_Objective_. Reproduce the passage of the boto3 introduction below, starting at "s3.create_bucket(Bucket='20201920-boto3-tutorial')" and ending at "20201920-boto3-tutorial bucket added.".

_Text section_.

* Start *

Predictive Hacks

A Basic Introduction to Boto3

boto3

In a previous post, we showed how to interact with S3 using AWS CLI. In this post, we will provide a brief introduction to boto3 and especially how we can interact with the S3.

Download and Configure Boto3

You can download the Boto3 packages with pip install:

$ python -m pip install boto3

or through Anaconda:

conda install -c anaconda boto3

Then, it is better to configure it as follows:

For the credentials which are under ~/.aws/credentials :

[default]
aws_access_key_id = YOUR_KEY
aws_secret_access_key = YOUR_SECRET

And for the region, you can with the file which is under ~/.aws/config :

[default]
region=us-east-1

Once you are ready you can create your client:

import boto3
s3 = boto3.client('s3')
 

Notice, that in many cases and in many examples you can see the boto3.resource instead of boto3.client. There are small differences and I will use the answer I found in StackOverflow

Client:

  • low-level AWS service access
  • generated from AWS service description
  • exposes botocore client to the developer
  • typically maps 1:1 with the AWS service API
  • all AWS service operations are supported by clients
  • snake-cased method names (e.g. ListBuckets API => list_buckets method)

Resource:

  • higher-level, object-oriented API
  • generated from resource description
  • uses identifiers and attributes
  • has actions (operations on resources)
  • exposes subresources and collections of AWS resources
  • does not provide 100% API coverage of AWS services

How to List your Buckets

Assume that you have already created some S3 buckets, you can list them as follow:

list_buckets = s3.list_buckets()

for bucket in list_buckets['Buckets']:
    print(bucket['Name'])
 
gpipis-cats-and-dogs
gpipis-test-bucket
my-petsdata

How to Create a New Bucket

Let’s say that we want to create a new bucket in S3. Let’s call it 20201920-boto3-tutorial.

s3.create_bucket(Bucket='20201920-boto3-tutorial')
 

Let’s see if the bucket is actually on S3

for bucket in s3.list_buckets()['Buckets']:
    print(bucket['Name'])
 
20201920-boto3-tutorial
gpipis-cats-and-dogs
gpipis-test-bucket
my-petsdata

As we can see, the 20201920-boto3-tutorial bucket added.

How to Delete an Empty Bucket

We can simply delete an empty bucket:

s3.delete_bucket(Bucket='my_bucket')

* End *

[Records]
* Start *

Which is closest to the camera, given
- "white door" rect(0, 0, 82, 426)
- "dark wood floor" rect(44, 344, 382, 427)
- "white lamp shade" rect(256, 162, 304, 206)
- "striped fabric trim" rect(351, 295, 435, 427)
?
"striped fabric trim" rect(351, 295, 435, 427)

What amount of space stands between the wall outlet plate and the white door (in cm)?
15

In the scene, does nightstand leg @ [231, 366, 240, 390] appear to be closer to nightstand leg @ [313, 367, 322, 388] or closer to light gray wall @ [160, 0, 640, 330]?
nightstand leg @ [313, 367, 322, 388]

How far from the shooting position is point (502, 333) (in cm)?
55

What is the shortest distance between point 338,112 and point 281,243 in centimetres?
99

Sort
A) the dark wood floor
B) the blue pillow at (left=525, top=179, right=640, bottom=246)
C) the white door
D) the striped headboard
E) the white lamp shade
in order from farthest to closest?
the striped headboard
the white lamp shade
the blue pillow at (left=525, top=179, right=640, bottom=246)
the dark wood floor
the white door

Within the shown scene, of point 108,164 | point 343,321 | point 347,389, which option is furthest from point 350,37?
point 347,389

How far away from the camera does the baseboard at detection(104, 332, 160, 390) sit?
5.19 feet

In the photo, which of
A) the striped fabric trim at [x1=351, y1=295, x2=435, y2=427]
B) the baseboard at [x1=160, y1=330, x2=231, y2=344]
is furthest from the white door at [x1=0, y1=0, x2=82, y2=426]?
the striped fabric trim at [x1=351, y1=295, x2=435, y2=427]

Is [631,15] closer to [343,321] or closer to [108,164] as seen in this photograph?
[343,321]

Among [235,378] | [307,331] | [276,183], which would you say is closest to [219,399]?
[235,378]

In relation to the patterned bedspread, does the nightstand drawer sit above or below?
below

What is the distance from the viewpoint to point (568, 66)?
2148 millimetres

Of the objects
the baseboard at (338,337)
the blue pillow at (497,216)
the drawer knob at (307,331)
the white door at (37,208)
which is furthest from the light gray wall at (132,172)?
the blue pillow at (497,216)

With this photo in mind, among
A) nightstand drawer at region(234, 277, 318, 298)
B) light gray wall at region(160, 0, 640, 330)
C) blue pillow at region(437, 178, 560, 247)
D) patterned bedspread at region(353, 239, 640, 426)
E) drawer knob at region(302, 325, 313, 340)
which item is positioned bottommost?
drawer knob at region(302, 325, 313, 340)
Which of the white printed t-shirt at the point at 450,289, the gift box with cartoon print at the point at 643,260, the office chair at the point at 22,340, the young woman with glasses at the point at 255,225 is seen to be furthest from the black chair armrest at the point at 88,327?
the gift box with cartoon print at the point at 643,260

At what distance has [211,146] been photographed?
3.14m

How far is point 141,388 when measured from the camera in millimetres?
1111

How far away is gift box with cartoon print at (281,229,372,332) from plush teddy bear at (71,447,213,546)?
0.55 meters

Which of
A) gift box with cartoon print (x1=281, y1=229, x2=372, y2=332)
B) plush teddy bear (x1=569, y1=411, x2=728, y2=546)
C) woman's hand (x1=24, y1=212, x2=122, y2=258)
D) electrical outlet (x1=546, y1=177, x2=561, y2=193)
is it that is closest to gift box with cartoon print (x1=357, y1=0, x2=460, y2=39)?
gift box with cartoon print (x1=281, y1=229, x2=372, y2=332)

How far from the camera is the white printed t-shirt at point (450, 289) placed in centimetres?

* End *
* Start *

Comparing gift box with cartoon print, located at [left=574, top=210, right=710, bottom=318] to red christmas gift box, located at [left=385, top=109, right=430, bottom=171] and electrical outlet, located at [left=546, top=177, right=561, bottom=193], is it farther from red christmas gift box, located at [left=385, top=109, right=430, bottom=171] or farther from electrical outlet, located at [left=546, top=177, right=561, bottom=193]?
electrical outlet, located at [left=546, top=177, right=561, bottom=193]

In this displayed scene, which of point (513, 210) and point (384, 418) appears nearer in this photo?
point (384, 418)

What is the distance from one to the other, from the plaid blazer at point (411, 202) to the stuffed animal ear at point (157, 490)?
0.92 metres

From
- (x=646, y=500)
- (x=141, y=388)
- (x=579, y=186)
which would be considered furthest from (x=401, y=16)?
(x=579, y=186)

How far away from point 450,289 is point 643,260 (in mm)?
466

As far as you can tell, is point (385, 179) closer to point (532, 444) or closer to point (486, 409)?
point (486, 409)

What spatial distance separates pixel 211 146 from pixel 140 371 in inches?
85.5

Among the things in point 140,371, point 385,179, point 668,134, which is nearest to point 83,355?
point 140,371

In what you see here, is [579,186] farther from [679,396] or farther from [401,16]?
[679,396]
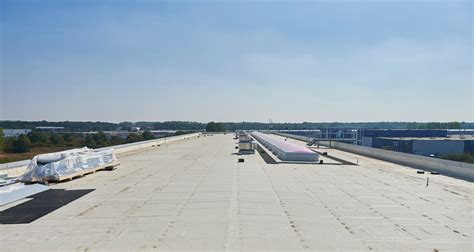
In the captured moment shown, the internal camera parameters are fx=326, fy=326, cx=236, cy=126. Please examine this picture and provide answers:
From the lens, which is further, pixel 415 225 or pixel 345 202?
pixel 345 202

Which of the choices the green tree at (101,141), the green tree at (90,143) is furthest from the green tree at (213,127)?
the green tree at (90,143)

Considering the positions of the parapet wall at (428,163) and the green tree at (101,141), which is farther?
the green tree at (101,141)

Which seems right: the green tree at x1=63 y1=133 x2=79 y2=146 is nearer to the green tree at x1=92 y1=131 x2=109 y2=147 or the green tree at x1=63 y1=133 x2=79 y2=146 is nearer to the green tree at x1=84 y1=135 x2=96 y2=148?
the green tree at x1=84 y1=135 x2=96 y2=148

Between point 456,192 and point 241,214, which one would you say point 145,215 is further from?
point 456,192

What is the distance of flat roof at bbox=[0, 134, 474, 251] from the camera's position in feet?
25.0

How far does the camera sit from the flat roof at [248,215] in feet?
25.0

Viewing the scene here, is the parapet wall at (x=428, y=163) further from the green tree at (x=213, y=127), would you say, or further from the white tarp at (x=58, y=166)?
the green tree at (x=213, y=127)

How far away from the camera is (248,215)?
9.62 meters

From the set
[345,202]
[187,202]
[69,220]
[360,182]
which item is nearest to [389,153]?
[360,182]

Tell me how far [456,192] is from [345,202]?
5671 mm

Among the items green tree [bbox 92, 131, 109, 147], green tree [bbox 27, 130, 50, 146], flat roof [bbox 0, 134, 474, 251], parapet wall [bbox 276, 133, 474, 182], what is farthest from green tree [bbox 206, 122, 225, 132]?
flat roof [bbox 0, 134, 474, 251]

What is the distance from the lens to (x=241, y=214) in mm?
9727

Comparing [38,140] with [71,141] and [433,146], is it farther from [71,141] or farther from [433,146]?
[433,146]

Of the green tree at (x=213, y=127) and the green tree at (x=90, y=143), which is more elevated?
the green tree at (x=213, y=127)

* End *

_Result of the exercise_.
s3.create_bucket(Bucket='20201920-boto3-tutorial')
 

Let’s see if the bucket is actually on S3

for bucket in s3.list_buckets()['Buckets']:
    print(bucket['Name'])
 
20201920-boto3-tutorial
gpipis-cats-and-dogs
gpipis-test-bucket
my-petsdata

As we can see, the 20201920-boto3-tutorial bucket added.